EXERCISE SET =>
1) Decide whether each statement agrees with the comment thread about the photographer, answering yes or no and quoting the words of the text that decide it. (a) One comment says doctors at Dachau had the GIs stop giving out food. (b) One comment says the kid was crawling toward a Red Cross shelter. (c) The last comment says it was the norm back then to interfere.
2) Write the next comment in the thread about the photographer, picking up after its final comment.

DOCUMENT SECTION =>

How many people were touched by the image he captured? Perhaps even enough to do something about it, make a donation or pressure their representatives in government to take notice of it? That's the power a picture like that can have. And how much good would that have done? Unless they were MAGIC crackers, of course... Besides, feeding the poor kid could have killed him more quickly than anything. Remember the scene from Dachau at the end of Band of Brothers? The doctors had to get the GIs to STOP giving out food, because the bodies of those emaciated men couldn't handle it, and the reintroduction of food needed to be closely monitored by medical personnel. In short, give the guy a break. He was so tortured by it that he fucking shot himself. Isn't that enough?
Could he not capture this photo, and then collect the kid and assist him to the UN food shelter he was crawling towards?
I question the soul of anyone that scares the bird away and then says "my work here is done" and walks away Hope Satan is raping him with a dick the size of a baseball bat while making him look at that picture.
In all fairness to the guy, the standards of his profession were different then than they are now. Many times we say that our country is softening up, but this guy stuck by his guns. Not saying it was right, but it was the norm back then to not interfere.

RECORDED INFORMATION =>
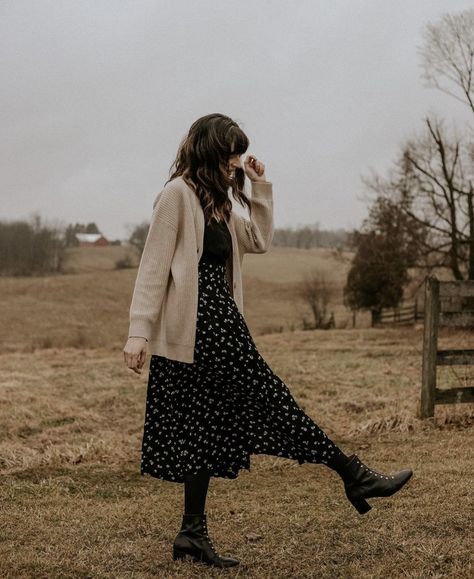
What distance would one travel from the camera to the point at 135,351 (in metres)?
3.03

ANSWERS =>
1)
(a) Yes: "The doctors had to get the GIs to STOP giving out food"
(b) No: "the UN food shelter he was crawling towards"
(c) No: "it was the norm back then to not interfere."

2)
Really don't see the problem with the photographer. He's there to document bad shit that's going, journalists can't try and save the world at every international crisis they go too. Maybe I'm an ass but I don't see the problem.
Agreed. I'm sure that if the journalists saved every person needing assist over there then they'd be picking up people at every stop.
It was addressed earlier in the thread: - Photographers and journalists were told that interaction with the people would likely make them catch diseases. - The standard back then was neutrality - no matter what. Not interfering/helping was the norm. - The guy killed himself 3 months later (this part is right under the picture that is being quoted, fyi).
i've got some pictures I took last weekend of the bodies they found at Pompeii. You guys interested in me posting them? Don't want to waste my time if not.
this is true people called in by the thousands wanting to know what happened to the child once The Times published the photo. Also, it should be known that the child was not stranded in the middle of nowhere. I don't condone his actions, or lack thereof, but I'm pretty sure the child was on its way to a camp or foodline, but didn't have the strength to proceed.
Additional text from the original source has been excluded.